Stored entries
<<<<
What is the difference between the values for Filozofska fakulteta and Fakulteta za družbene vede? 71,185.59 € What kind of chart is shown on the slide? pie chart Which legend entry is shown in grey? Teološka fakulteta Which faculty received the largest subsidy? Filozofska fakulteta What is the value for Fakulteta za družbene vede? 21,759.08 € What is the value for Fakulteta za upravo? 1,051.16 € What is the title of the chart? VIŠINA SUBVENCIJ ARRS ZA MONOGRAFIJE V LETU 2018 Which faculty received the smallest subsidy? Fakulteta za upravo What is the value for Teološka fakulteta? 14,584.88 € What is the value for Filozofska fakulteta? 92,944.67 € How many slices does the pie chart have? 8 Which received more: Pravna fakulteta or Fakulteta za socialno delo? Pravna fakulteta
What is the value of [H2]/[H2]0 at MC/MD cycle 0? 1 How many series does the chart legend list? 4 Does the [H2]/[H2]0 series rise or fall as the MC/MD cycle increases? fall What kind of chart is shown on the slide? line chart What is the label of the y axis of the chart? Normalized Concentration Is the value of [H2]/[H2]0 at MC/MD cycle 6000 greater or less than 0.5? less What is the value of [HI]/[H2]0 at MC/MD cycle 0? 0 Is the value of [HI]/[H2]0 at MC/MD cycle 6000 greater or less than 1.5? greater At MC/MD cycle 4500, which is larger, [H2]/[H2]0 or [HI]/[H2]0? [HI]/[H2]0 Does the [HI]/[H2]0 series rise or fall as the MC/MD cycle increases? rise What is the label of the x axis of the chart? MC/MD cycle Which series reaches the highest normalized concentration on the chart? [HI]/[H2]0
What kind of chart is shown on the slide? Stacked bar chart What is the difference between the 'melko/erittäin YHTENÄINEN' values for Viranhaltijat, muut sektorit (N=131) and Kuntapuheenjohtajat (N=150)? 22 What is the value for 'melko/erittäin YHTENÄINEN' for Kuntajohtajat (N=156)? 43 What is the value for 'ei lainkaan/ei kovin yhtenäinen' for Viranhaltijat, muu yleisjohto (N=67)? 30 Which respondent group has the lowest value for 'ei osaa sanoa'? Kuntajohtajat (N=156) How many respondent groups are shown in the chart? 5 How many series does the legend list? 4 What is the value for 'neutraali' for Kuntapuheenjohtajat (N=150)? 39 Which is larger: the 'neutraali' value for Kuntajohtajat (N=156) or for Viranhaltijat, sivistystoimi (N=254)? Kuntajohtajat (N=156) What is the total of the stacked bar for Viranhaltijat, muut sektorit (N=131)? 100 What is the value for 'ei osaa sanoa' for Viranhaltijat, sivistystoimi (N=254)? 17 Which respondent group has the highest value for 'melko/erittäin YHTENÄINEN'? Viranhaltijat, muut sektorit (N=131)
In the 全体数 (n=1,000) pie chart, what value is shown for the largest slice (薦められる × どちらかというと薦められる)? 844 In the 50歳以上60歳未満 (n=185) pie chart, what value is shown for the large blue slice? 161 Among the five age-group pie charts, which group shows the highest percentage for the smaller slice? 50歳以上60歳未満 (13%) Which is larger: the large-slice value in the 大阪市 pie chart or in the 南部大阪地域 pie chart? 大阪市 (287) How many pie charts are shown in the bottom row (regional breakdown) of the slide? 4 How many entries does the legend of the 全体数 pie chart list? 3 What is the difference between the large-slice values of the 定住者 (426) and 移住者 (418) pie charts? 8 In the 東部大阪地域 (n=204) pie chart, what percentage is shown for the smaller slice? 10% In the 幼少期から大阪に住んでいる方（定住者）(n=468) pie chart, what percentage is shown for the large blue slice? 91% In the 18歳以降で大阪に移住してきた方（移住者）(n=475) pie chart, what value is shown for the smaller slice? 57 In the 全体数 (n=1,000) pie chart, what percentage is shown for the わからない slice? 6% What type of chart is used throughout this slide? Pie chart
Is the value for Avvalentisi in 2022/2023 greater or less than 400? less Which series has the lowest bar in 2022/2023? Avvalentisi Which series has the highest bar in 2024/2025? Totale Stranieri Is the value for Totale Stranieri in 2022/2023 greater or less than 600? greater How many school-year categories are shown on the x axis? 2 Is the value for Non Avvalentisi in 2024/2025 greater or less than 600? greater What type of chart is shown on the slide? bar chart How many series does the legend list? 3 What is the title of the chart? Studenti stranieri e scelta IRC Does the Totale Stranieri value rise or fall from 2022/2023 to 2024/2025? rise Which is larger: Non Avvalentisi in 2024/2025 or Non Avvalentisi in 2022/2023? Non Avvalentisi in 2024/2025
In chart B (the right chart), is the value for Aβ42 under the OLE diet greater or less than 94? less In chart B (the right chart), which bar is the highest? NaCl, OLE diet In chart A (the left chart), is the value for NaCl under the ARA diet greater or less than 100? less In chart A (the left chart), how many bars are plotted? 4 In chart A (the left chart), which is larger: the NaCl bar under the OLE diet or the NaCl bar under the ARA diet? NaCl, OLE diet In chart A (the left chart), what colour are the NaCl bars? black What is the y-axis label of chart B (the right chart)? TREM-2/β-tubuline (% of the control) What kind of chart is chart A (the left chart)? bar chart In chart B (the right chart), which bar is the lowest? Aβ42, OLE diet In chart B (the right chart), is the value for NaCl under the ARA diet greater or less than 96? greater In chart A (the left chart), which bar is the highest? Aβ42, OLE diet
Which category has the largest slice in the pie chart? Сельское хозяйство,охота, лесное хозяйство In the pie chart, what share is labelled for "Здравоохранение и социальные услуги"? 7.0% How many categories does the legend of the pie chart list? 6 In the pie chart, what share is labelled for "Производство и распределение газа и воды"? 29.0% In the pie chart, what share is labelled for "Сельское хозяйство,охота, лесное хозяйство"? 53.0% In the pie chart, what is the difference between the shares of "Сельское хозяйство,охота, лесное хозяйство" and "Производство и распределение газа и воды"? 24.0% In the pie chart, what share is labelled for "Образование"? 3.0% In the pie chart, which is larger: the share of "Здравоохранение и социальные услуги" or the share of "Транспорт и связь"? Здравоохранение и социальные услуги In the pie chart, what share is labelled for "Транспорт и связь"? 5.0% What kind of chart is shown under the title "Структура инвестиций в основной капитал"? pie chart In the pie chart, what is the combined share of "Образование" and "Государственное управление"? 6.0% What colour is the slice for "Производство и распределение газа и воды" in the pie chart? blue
>>>>
WORK INSTRUCTION
Show every line of the items above that contains the string "Totale", matching case exactly.

TASK RESULT
Is the value for Avvalentisi in 2022/2023 greater or less than 400? less Which series has the lowest bar in 2022/2023? Avvalentisi Which series has the highest bar in 2024/2025? Totale Stranieri Is the value for Totale Stranieri in 2022/2023 greater or less than 600? greater How many school-year categories are shown on the x axis? 2 Is the value for Non Avvalentisi in 2024/2025 greater or less than 600? greater What type of chart is shown on the slide? bar chart How many series does the legend list? 3 What is the title of the chart? Studenti stranieri e scelta IRC Does the Totale Stranieri value rise or fall from 2022/2023 to 2024/2025? rise Which is larger: Non Avvalentisi in 2024/2025 or Non Avvalentisi in 2022/2023? Non Avvalentisi in 2024/2025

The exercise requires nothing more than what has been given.